**Given problem**
Convert the lines below into a Markdown table with the columns "Row" and "Line," numbering each row and omitting blank lines. Leave the pictures out.

(Lines on scenes in images)
——

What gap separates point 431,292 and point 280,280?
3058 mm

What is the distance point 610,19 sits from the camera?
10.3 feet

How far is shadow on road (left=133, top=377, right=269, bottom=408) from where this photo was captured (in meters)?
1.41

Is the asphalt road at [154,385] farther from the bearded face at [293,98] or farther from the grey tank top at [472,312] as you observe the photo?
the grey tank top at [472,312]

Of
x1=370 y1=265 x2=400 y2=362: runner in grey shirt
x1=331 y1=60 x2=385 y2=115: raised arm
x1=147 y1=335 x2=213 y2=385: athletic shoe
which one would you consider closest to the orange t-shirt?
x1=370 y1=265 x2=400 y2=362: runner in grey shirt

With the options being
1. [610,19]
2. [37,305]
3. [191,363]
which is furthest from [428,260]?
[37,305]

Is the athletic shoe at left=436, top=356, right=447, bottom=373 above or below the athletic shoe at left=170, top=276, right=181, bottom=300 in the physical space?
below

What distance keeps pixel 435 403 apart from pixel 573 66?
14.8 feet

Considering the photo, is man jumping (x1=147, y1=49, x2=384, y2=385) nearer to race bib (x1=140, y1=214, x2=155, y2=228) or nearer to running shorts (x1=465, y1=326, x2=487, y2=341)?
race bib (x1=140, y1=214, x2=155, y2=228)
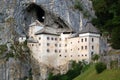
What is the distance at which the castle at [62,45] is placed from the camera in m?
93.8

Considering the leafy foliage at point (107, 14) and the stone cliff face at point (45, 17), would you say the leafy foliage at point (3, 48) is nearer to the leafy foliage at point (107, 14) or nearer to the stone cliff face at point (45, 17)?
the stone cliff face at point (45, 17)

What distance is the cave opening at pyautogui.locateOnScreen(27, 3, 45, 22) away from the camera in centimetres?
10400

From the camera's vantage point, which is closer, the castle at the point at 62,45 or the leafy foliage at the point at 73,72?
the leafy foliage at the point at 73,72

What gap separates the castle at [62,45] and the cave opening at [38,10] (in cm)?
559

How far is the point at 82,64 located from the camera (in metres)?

——

**Correct response**
| Row | Line |
|---|---|
| 1 | What gap separates point 431,292 and point 280,280? |
| 2 | 3058 mm |
| 3 | What is the distance point 610,19 sits from the camera? |
| 4 | 10.3 feet |
| 5 | How far is shadow on road (left=133, top=377, right=269, bottom=408) from where this photo was captured (in meters)? |
| 6 | 1.41 |
| 7 | Is the asphalt road at [154,385] farther from the bearded face at [293,98] or farther from the grey tank top at [472,312] as you observe the photo? |
| 8 | the grey tank top at [472,312] |
| 9 | Of |
| 10 | x1=370 y1=265 x2=400 y2=362: runner in grey shirt |
| 11 | x1=331 y1=60 x2=385 y2=115: raised arm |
| 12 | x1=147 y1=335 x2=213 y2=385: athletic shoe |
| 13 | which one would you consider closest to the orange t-shirt? |
| 14 | x1=370 y1=265 x2=400 y2=362: runner in grey shirt |
| 15 | With the options being |
| 16 | 1. [610,19] |
| 17 | 2. [37,305] |
| 18 | 3. [191,363] |
| 19 | which is furthest from [428,260]? |
| 20 | [37,305] |
| 21 | Is the athletic shoe at left=436, top=356, right=447, bottom=373 above or below the athletic shoe at left=170, top=276, right=181, bottom=300 in the physical space? |
| 22 | below |
| 23 | What distance keeps pixel 435 403 apart from pixel 573 66? |
| 24 | 14.8 feet |
| 25 | Considering the photo, is man jumping (x1=147, y1=49, x2=384, y2=385) nearer to race bib (x1=140, y1=214, x2=155, y2=228) or nearer to running shorts (x1=465, y1=326, x2=487, y2=341)? |
| 26 | race bib (x1=140, y1=214, x2=155, y2=228) |
| 27 | What is the distance at which the castle at [62,45] is placed from the camera in m? |
| 28 | 93.8 |
| 29 | Considering the leafy foliage at point (107, 14) and the stone cliff face at point (45, 17), would you say the leafy foliage at point (3, 48) is nearer to the leafy foliage at point (107, 14) or nearer to the stone cliff face at point (45, 17)? |
| 30 | the stone cliff face at point (45, 17) |
| 31 | What distance is the cave opening at pyautogui.locateOnScreen(27, 3, 45, 22) away from the camera in centimetres? |
| 32 | 10400 |
| 33 | From the camera's vantage point, which is closer, the castle at the point at 62,45 or the leafy foliage at the point at 73,72? |
| 34 | the leafy foliage at the point at 73,72 |
| 35 | What gap separates the castle at [62,45] and the cave opening at [38,10] (in cm)? |
| 36 | 559 |
| 37 | How far is the point at 82,64 located from the camera (in metres)? |